The expression (9x+1)^2 represents the square of the binomial (9x+1). To expand this expression, we can use the FOIL method or the square of a binomial formula.

FOIL Method

FOIL stands for First, Outer, Inner, Last. This method involves multiplying each term of the first binomial by each term of the second binomial.

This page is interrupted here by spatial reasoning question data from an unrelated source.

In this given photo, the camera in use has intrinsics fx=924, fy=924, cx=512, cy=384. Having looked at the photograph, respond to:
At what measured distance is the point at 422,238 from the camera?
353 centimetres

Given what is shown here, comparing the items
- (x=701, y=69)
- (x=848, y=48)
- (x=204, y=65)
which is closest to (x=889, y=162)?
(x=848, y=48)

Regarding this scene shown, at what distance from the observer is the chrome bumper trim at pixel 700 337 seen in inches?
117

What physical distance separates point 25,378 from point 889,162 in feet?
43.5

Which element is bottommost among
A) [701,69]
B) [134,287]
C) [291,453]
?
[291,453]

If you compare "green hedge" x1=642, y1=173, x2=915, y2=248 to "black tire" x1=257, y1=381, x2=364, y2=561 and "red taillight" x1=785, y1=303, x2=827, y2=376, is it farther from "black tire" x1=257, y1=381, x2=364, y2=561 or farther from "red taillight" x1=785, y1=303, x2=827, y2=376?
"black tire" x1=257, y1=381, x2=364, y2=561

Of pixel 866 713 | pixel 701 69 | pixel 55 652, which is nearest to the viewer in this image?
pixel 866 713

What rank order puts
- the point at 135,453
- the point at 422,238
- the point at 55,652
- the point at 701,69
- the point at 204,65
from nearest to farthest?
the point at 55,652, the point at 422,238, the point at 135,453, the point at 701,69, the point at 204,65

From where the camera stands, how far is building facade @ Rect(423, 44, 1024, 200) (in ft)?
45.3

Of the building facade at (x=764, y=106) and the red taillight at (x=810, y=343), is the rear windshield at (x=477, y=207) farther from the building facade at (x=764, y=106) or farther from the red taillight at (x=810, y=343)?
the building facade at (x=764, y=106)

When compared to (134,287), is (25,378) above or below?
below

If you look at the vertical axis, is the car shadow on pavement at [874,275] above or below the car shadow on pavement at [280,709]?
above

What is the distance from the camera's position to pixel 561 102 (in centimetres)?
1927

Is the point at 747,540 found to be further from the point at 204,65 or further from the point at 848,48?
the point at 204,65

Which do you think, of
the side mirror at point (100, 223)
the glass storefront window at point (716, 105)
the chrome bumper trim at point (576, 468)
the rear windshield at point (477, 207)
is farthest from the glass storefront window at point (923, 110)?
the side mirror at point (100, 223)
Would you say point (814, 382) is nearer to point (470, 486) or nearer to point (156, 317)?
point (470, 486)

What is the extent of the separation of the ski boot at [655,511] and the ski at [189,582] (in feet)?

  1. First: Multiply the first terms of each binomial: 9x * 9x = 81x^2
  2. Outer: Multiply the outer terms of the binomials: 9x * 1 = 9x
  3. Inner: Multiply the inner terms of the binomials: 1 * 9x = 9x
  4. Last: Multiply the last terms of each binomial: 1 * 1 = 1

Now we add all the terms together: 81x^2 + 9x + 9x + 1

Finally, we combine the like terms: 81x^2 + 18x + 1

Square of a Binomial Formula

The square of a binomial formula states: (a + b)^2 = a^2 + 2ab + b^2

Applying this to our problem:

  • a = 9x
  • b = 1

Substituting these values into the formula:

(9x + 1)^2 = (9x)^2 + 2(9x)(1) + (1)^2

Simplifying:

(9x + 1)^2 = 81x^2 + 18x + 1

Conclusion

Both the FOIL method and the square of a binomial formula lead to the same expanded expression: 81x^2 + 18x + 1.

This expanded form is essential for solving equations, simplifying expressions, and performing other algebraic operations involving (9x+1)^2.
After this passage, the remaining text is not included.